L'ex-PDG de l'assureur AIG Hank Greenberg s'est défendu mardi d'avoir détourné 4,3 milliards de dollars, comme l'en accuse l'ancien numéro un mondial de l'assurance, aujourd'hui nationalisé.
Maurice, dit "Hank", Greenberg, 84 ans, a longuement défendu l'indépendance de la société SICO qu'il dirige, durant son interrogatoire devant un jury de 10 personnes, qui est appelé à décider dans quelques semaines si SICO doit ou non reverser cette manne.
Patron emblématique d'AIG pendant près de 40 ans, M. Greenberg avait été poussé au départ en mars 2005, à une époque où des enquêtes pour manipulations comptables visaient le leader mondial de l'assurance, au fonctionnement très opaque en raison de ses myriades de sociétés.
Cette opacité a surpris la communauté financière lorsque le colosse s'est effondré en pleine crise financière en septembre, débouchant sur une nationalisation en urgence pour éviter une faillite aux conséquences mondiales. Depuis l'automne, le groupe a été renfloué à hauteur de 170 milliards de dollars par l'Etat fédéral.
L'affaire se concentre sur l'entité Starr International ou "SICO", une "société soeur" d'AIG, souligne l'accusation, portant le nom du fondateur de ce qui est devenu AIG, C.V. Starr, et fondée en 1970. Au coeur des enjeux: des actions AIG stockées là depuis les années 1970, dont la valeur a bondi de 120 millions de dollars à 4,3 milliards en 2005.
M. Greenberg a été le président de SICO pendant des années, et il dirige toujours aujourd'hui cette entité, dont il a revendiqué mardi la pleine autonomie.
L'avocat d'AIG Theodore Wells avait résumé lundi l'affaire à "une histoire d'hommes" spoliés: les salariés d'AIG à qui devaient bénéficier ces actions AIG, destinées à entrer dans leur rémunération.
Depuis sa création, "SICO était supposé prendre ces actions et les loger dans un fonds, et utiliser ces actions pour le bénéfice des salariés d'AIG, en alimentant un plan de rémunération de long terme", a expliqué l'avocat.

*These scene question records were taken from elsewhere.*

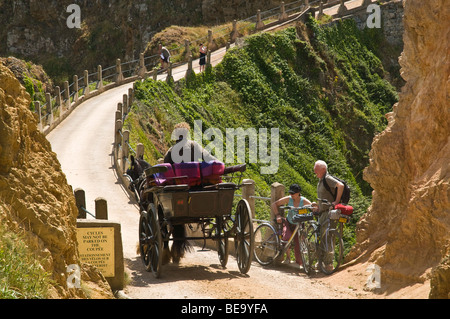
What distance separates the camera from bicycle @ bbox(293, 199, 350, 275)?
11.6 m

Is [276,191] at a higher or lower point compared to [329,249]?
higher

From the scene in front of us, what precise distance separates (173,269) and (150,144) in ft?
50.3

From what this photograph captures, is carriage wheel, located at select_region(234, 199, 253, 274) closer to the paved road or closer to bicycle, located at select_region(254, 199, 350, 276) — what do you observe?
the paved road

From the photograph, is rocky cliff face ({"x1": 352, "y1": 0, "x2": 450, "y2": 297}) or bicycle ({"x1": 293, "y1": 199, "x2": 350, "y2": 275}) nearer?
rocky cliff face ({"x1": 352, "y1": 0, "x2": 450, "y2": 297})

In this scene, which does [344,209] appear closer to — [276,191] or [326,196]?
[326,196]

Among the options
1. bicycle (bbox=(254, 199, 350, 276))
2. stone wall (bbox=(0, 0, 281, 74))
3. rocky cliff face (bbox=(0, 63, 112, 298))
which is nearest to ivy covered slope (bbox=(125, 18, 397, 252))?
stone wall (bbox=(0, 0, 281, 74))

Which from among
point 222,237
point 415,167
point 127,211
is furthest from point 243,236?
point 127,211

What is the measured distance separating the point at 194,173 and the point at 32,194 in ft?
11.4

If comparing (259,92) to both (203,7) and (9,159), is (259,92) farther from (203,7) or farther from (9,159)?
(9,159)

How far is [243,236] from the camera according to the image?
37.3 feet

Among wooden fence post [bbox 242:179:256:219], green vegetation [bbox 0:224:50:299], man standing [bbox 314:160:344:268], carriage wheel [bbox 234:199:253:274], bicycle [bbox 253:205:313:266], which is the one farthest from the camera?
wooden fence post [bbox 242:179:256:219]

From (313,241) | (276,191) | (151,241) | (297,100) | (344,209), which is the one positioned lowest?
(313,241)

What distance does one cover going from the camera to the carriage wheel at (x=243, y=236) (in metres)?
11.2
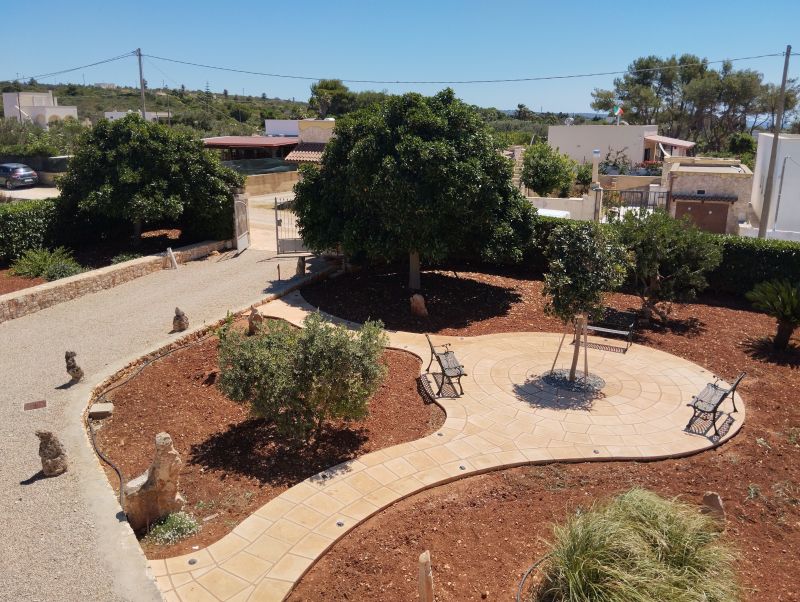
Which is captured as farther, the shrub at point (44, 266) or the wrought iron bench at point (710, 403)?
the shrub at point (44, 266)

Mais selon M. Greenberg, "SICO était totalement indépendant, le plus grand actionnaire d'AIG", et la société ne versait de rémunération à des cadres d'AIG que dans la mesure où ils atteignaient des objectifs de performance.
"Le plan de rémunération était conçu pour encourager les employés d'AIG à faire mieux", a-t-il dit.
Les bénéficiaires pouvaient également appartenir à d'autres satellites du groupe, CV Starr, Airco ou SICO, a-t-il souligné.
M. Wells avait dépeint un Maurice Greenberg rongé par "la colère" d'avoir été poussé hors d'AIG, l'accusant d'avoir "trahi" les engagements de SICO et "détourné" le rôle de cette entité, en décidant indûment de conserver la manne d'actions AIG.
Les actionnaires de SICO "avaient confiance en moi et dans ce que j'avais fait chez AIG durant les décennies écoulées", a répliqué mardi M. Greenberg, "ils avaient peur de l'avenir" et ce sont eux qui auraient décidé de garder les actions, a-t-il expliqué.
"Je crois qu'ils avaient le droit" de suspendre les versements aux cadres d'AIG, a-t-il dit.
L'avocat de SICO, David Boies, avait pour sa part expliqué lundi que les statuts de SICO prévoyaient qu'en cas de liquidation, le bénéficiaire des actifs n'était pas AIG mais un fonds caritatif enregistré aux Bermudes, reprochant à l'assureur de vouloir aujourd'hui "se servir dans la boîte de gâteaux".
"Je mets au défi quiconque de trouver quoi que ce soit dans ces documents indiquant que (les actifs de SICO) soient destinés à AIG", avait-il martelé.